Despite Rays’ loss, Alex Cobb returns to form with sparkling show in duel with Yu Darvish
ST. PETERSBURG, Fla. — All afternoon, Alex Cobb had sick stuff. He never lost control. There he was, tearing through the Texas Rangers lineup, trying to keep in stride with right-hander Yu Darvish, trying to maintain his level one inning after the next, like this was the final stretch of a Triple Crown race between two thoroughbreds in their prime. He pitched with purpose.
Goodness, it was cool.
Baseball can be a funny game, with so many possible outcomes after the first pitch is thrown, from a messy rout to a ho-hum four-run victory to an 18-inning marathon that takes your breath away. You never know what you’ll see.
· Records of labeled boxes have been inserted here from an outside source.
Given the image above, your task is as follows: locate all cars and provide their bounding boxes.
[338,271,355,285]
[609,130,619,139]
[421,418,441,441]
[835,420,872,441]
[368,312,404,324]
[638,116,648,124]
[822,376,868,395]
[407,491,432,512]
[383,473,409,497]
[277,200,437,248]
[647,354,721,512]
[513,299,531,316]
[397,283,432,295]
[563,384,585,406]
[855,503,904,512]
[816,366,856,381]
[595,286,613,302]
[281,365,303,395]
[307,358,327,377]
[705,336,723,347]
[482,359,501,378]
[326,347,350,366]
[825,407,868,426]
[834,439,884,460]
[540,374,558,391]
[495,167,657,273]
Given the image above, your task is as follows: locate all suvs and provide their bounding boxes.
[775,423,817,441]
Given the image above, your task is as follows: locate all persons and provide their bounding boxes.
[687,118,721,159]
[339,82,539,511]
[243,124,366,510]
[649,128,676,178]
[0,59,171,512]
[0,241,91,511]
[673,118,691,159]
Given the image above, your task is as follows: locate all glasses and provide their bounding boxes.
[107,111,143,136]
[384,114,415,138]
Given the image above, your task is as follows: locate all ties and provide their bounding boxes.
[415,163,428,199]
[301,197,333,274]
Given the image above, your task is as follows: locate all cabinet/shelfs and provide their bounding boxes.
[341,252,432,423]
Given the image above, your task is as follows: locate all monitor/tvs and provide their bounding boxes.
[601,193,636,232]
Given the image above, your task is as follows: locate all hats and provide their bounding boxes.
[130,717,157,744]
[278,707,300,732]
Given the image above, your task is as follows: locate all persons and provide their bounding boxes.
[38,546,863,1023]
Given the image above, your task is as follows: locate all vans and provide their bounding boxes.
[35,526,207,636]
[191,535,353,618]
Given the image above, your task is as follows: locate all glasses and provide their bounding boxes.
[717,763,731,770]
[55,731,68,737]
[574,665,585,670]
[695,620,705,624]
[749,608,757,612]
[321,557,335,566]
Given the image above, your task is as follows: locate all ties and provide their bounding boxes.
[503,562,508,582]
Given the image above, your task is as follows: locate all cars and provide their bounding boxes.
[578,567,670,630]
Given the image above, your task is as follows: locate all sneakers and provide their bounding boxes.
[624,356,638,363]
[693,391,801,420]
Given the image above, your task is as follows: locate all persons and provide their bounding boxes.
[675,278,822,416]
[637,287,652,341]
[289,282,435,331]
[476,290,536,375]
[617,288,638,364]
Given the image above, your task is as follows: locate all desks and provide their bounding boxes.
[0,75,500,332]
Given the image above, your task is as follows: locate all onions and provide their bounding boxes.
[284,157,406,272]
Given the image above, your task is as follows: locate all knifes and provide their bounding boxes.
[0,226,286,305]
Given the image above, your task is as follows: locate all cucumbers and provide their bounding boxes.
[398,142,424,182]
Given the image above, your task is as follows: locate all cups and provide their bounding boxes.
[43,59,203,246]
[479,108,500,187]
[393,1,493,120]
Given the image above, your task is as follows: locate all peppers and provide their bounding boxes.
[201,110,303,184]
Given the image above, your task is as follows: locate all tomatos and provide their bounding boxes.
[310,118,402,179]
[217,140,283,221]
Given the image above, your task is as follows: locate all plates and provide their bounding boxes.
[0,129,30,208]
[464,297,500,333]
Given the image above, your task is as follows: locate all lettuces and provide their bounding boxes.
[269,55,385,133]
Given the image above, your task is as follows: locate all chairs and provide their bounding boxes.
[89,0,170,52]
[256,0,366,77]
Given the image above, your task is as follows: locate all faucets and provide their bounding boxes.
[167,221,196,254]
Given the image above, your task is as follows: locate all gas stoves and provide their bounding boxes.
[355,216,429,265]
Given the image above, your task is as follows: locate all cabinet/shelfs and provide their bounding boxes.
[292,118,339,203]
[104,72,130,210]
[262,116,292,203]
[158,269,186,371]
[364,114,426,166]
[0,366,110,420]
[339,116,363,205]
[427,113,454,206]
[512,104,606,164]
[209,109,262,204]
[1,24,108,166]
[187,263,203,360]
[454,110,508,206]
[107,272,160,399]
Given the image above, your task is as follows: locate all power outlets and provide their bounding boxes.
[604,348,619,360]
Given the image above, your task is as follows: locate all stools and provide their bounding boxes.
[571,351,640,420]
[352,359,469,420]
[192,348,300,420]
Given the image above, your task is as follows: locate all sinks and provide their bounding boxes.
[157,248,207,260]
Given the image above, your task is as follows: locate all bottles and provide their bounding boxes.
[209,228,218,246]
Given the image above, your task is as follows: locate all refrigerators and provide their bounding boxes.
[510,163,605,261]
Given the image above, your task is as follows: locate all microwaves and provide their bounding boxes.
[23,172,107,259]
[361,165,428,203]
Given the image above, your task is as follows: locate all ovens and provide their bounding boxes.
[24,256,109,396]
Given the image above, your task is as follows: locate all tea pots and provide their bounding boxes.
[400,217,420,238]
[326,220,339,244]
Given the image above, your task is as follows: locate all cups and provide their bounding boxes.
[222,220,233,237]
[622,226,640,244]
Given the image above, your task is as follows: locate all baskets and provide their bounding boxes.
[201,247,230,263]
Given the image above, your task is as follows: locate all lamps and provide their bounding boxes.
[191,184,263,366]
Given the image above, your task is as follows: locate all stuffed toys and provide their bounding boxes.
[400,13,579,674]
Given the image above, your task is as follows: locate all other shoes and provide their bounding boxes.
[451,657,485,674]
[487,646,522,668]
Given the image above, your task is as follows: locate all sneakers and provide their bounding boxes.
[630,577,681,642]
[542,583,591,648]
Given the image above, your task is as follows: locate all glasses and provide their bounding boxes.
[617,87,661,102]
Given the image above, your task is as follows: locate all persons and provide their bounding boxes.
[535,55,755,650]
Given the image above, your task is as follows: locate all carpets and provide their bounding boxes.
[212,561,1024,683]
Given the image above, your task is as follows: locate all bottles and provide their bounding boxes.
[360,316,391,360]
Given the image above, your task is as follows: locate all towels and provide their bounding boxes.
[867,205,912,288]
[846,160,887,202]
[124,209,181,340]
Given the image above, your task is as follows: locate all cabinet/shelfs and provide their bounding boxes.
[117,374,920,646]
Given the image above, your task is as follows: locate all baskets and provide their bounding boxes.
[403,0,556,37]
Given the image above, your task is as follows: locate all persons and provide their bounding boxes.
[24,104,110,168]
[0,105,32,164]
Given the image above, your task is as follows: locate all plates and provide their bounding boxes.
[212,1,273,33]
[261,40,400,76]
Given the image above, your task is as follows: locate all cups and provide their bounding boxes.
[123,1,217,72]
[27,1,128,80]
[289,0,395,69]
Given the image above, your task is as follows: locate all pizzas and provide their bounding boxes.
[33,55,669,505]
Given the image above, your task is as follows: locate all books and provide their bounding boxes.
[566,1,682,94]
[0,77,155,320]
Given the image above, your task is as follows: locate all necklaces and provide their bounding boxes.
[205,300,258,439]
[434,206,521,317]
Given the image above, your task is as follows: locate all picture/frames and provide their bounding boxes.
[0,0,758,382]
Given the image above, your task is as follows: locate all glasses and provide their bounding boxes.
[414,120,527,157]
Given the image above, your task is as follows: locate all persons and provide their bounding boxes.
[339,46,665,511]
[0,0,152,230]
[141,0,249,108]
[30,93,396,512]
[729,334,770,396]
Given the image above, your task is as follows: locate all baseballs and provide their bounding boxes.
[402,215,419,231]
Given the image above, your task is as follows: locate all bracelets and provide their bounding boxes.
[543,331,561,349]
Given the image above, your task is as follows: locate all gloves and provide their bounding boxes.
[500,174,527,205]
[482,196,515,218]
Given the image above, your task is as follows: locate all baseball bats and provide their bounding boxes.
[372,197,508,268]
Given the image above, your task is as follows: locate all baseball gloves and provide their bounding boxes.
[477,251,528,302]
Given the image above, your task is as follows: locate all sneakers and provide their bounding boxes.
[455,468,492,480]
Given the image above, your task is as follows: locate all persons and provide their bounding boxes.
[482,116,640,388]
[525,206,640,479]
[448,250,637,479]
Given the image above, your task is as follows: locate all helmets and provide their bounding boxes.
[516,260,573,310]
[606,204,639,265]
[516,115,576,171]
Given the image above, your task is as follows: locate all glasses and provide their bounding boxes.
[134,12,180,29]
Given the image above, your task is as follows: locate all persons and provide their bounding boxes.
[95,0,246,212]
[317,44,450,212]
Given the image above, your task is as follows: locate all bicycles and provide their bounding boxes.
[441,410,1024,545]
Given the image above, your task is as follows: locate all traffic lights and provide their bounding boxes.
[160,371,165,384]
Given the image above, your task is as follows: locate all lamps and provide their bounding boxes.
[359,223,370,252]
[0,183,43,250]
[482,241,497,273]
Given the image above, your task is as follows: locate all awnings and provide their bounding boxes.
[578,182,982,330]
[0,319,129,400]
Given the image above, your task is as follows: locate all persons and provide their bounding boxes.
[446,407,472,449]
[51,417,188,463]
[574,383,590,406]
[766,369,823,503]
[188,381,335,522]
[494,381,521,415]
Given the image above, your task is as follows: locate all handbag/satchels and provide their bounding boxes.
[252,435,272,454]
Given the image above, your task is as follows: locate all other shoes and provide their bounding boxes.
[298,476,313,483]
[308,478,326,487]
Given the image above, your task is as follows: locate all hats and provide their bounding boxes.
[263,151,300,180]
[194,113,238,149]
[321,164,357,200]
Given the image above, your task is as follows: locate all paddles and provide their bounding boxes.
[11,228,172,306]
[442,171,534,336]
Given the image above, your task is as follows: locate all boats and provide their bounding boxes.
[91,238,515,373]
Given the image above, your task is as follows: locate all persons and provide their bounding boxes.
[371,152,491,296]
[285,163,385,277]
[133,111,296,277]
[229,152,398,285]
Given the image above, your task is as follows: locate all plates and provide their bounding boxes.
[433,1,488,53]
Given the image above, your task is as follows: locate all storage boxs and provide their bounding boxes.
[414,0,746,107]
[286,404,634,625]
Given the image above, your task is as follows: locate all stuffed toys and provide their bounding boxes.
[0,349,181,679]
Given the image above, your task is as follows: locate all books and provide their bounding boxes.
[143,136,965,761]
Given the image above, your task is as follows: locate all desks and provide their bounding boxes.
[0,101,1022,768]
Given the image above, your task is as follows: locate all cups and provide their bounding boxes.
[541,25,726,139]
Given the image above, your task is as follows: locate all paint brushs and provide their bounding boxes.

Sunday, Cobb gave the Tampa Bay Rays his best in a pitching showcase from both sides. Months from now, the sight at Tropicana Field will be forgotten. After all, the Rays lost 3-0, because Rangers shortstop Elvis Andrus cracked a 360-foot, two-run home run off reliever Joel Peralta in the eighth inning. Texas added another run in the ninth when Donnie Murphy scored Adrian Beltre with an RBI single to left field off reliever Josh Lueke.
Yes, this will show up as a no-decision when we review Cobb’s year. It will look less appealing than his many victories to follow. Baseball is so long that April gems tend to be swept away to make room for September and October jewels.
Really, how much do you remember from last April?
But this memory is worth keeping alive a little longer.
"I’m not really thinking about that too much," Cobb said of his matchup with Darvish. "I’m really just going out there and realizing I can’t give up a run."
Well, mission accomplished. Cobb allowed just three hits and struck out six in seven innings. Darvish matched Cobb’s heat with his own fire, allowing seven hits and striking out six in seven.
These were two of the American League’s best delivering ridiculous bite, before the bullpens decided the outcome, before Peralta and Lueke blinked. It’s too bad Cobb and Darvish couldn’t go the distance.
But this day was good for Cobb. His debut was lackluster by his standards. Last Tuesday, he allowed four runs and five hits in five innings in a loss to the Toronto Blue Jays. He said he was timid. He never looked like himself.
Everything was back Sunday. His movement had life. His mixture of pitches was solid. He allowed one runner to reach second base. He looked like the same Cobb who delivered a career-best 2.76 ERA last season. He looked like someone who will be a bull on the mound throughout the summer.
"You try not to get caught up in what’s going on outside of what you can control," Cobb said. "Maybe there’s a guy with a 5.00 ERA out there, you’re not going to go out there and say, ‘Well, I’ve got two or three runs I can give up and be OK.’ That’s never your outlook."
"I’m sure Cobber, knowing how competitive he is, he wanted to beat him today," Rays manager Joe Maddon said of Darvish. "I know he wanted to outpitch him."
"As usual, you have a team over there that fights forever, and they put themselves in some good positions to score some runs," Rangers manager Ron Washington said. "But Yu made the pitches when he had to."
Of course, Cobb denied extra attention was given to this matchup. The reaction was similar to what Rays left-hander David Price said about facing Blue Jays right-hander R.A. Dickey last year, when the two were reigning Cy Young Award winners. It’s rare someone will come out and say, "I want to beat the other guy." Such bravado would be unwise.
But there was something about seeing sustained excellence for so long, for seven innings on both sides, with Cobb and Darvish showing why everyone who appreciates elite pitching anticipated this day.
Sure, the memory will disappear as the calendar turns. There will be other games. There will be other matchups. Little about April is recalled when the air chills and pennant races form. But this pitching duel was something to witness, and Cobb has no reason to be disappointed.